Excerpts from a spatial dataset
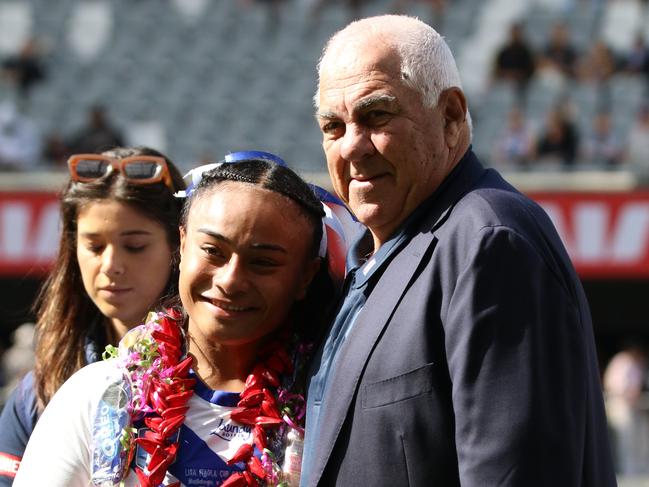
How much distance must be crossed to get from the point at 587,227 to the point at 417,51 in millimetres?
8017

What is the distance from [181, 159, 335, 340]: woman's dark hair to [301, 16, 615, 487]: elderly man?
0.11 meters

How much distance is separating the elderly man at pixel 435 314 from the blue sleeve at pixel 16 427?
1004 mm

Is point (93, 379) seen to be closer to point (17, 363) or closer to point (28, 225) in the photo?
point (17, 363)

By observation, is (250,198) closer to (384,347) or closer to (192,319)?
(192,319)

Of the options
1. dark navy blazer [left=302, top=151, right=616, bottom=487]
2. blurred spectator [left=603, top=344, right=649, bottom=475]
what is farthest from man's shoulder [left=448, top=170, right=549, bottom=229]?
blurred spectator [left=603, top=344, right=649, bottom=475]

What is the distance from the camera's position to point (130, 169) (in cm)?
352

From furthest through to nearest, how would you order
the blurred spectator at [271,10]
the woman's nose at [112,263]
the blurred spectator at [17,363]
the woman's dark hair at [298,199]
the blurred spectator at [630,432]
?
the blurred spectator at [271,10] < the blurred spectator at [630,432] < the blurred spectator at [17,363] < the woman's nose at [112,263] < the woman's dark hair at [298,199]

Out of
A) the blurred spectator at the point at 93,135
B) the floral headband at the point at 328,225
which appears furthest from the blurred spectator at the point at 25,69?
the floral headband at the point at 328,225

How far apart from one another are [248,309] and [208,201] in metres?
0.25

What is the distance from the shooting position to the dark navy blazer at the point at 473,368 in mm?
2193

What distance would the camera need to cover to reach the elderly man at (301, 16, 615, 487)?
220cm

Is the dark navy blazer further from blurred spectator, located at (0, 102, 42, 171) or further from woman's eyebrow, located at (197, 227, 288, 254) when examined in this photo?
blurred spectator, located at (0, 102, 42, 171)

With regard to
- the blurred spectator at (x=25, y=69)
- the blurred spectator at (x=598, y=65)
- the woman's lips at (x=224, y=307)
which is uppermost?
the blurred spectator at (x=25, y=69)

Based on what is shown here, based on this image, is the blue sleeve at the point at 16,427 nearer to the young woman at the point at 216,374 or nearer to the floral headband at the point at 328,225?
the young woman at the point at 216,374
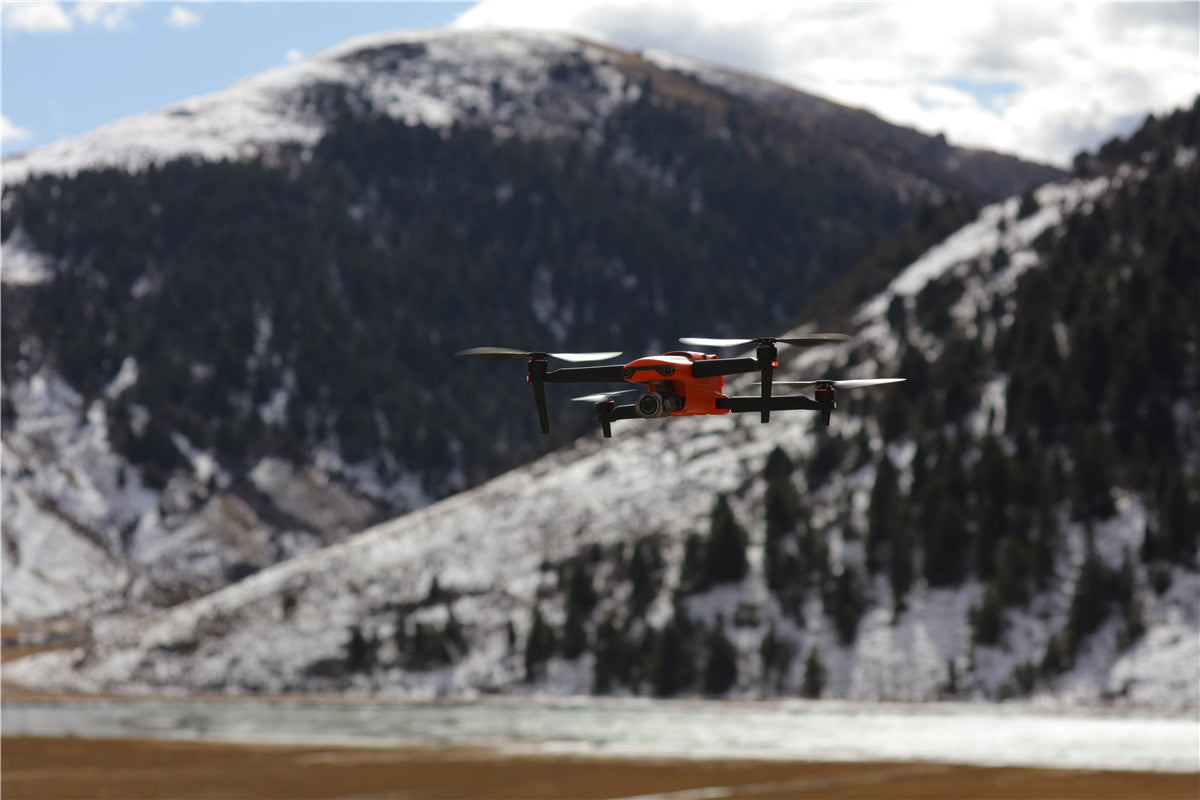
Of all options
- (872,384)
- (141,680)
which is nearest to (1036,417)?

**Your instructions:**
Word for word, please, restate the lines of the listing from the one holding "How far apart" down to the last line, leaving out any pictures.

**The completed task:**
How far apart from one another are [248,309] and [208,201] in metres?
0.25

What is the distance from the shooting position to the dark navy blazer at the point at 473,368 in mm?
2193

What distance would the camera need to cover to reach the elderly man at (301, 16, 615, 487)?
220cm

Is the dark navy blazer further from blurred spectator, located at (0, 102, 42, 171) or further from woman's eyebrow, located at (197, 227, 288, 254) when examined in this photo?
blurred spectator, located at (0, 102, 42, 171)

With regard to
- the blurred spectator at (x=25, y=69)
- the blurred spectator at (x=598, y=65)
- the woman's lips at (x=224, y=307)
which is uppermost?
the blurred spectator at (x=25, y=69)

Based on what is shown here, based on this image, is the blue sleeve at the point at 16,427 nearer to the young woman at the point at 216,374 or nearer to the floral headband at the point at 328,225?
the young woman at the point at 216,374
Of all options
- (872,384)
- (141,680)
which is nearest to (1036,417)?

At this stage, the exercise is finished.